In November 2016, the Texas Fourth Court of Appeals ordered mediation in an attempt to have the City and fire union reach agreement with respect to the evergreen lawsuit and issues related to the collective bargaining process, including negotiation of a new fire union contract. Mediation began on Jan. 13, 2017 and was subject to confidentiality by both parties.
During the mediated sessions, the fire union essentially requested a healthcare check for $35 million per year – with guaranteed increases of 10% every year – in order to manage a healthcare trust with little or no oversight by the City. The City could not recommend a healthcare plan that essentially locks in the unsustainable healthcare benefits they have had for more than 25 years and is substantially more expensive than the plan for police officers and all other City employees.

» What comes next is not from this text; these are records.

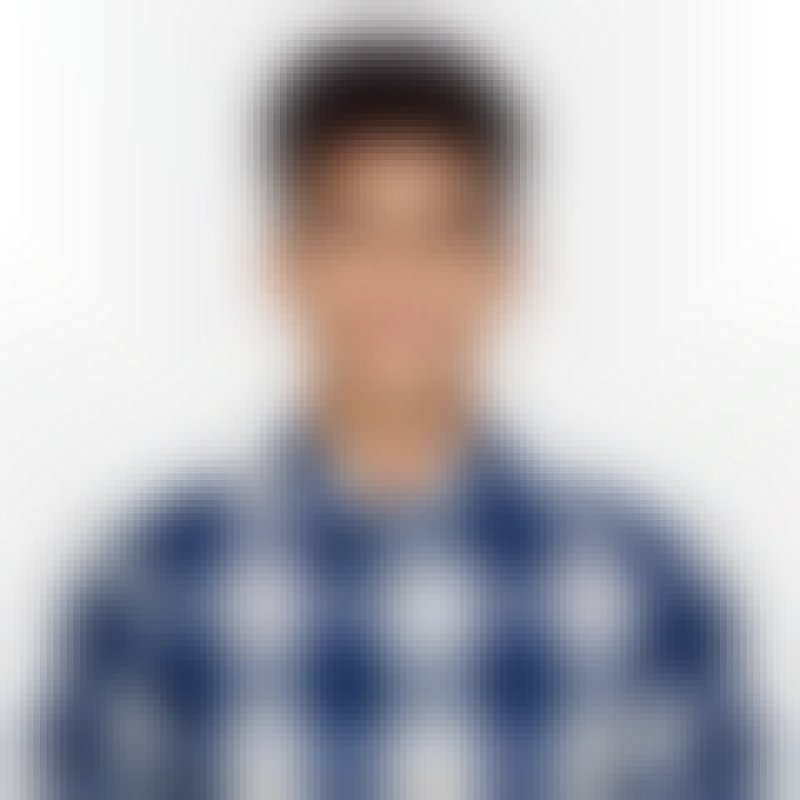 Miraz, 20, Ladson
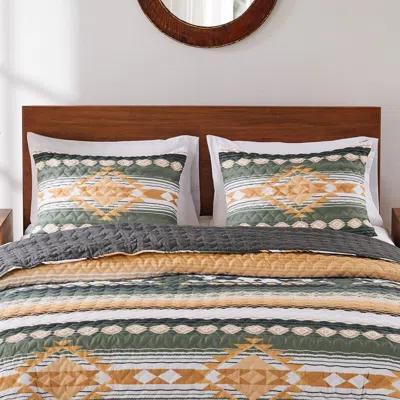 Breebe Zuma Sham King In Multi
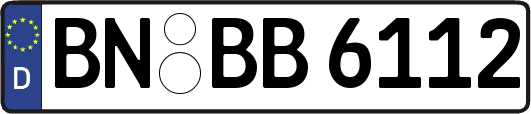 BN-BB6112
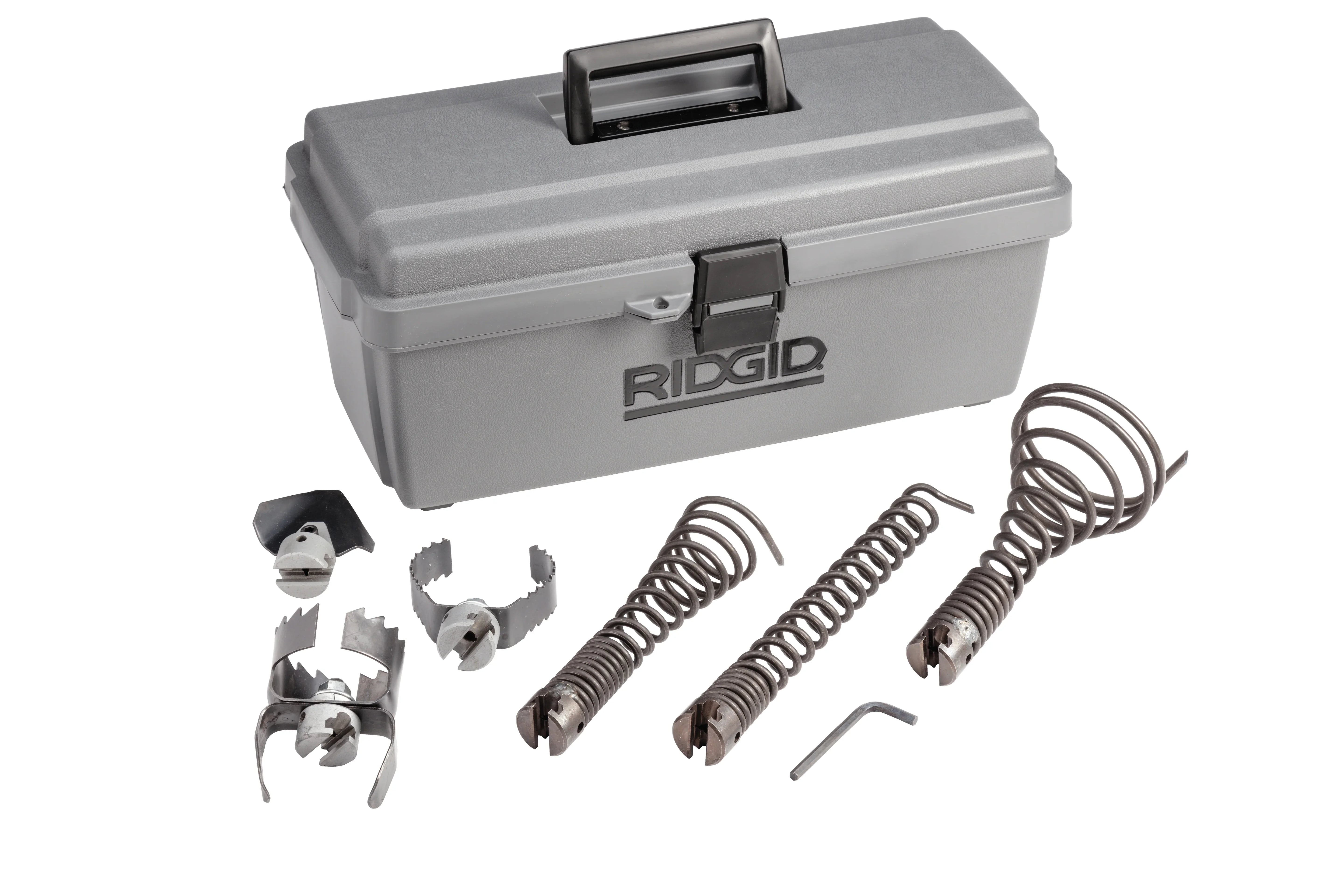 RIDGID 61723 - Caja de herramientas con cortadores - Vista 2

In exchange for firefighters contributing to the cost of their healthcare for the first time ever, the City offered a 12% pay increase over five years. The union rejected the City’s proposals and continued to counter with proposals that, in aggregate, were more costly than the recently completed police contract. The mediator declared impasse on April 3, 2017.
Prior to the court-ordered mediation, the fire union had refused multiple requests by the City for three years to come to the bargaining table and begin negotiations. Instead, the fire union allowed its contract to expire and trigger the “evergreen clause,” which allows the terms and benefits of the expired contract to continue. With the “evergreen clause” in place, the fire union has refused – despite nine requests from the City – to negotiate a new contract for wages and benefits after the most recent agreement expired on Sept. 30, 2014. On Oct. 1, 2017, the City entered its ninth year of the 2009 contract and the fourth year in the evergreen period. During that time, healthcare costs per fire uniform employee have increased by nearly 120%.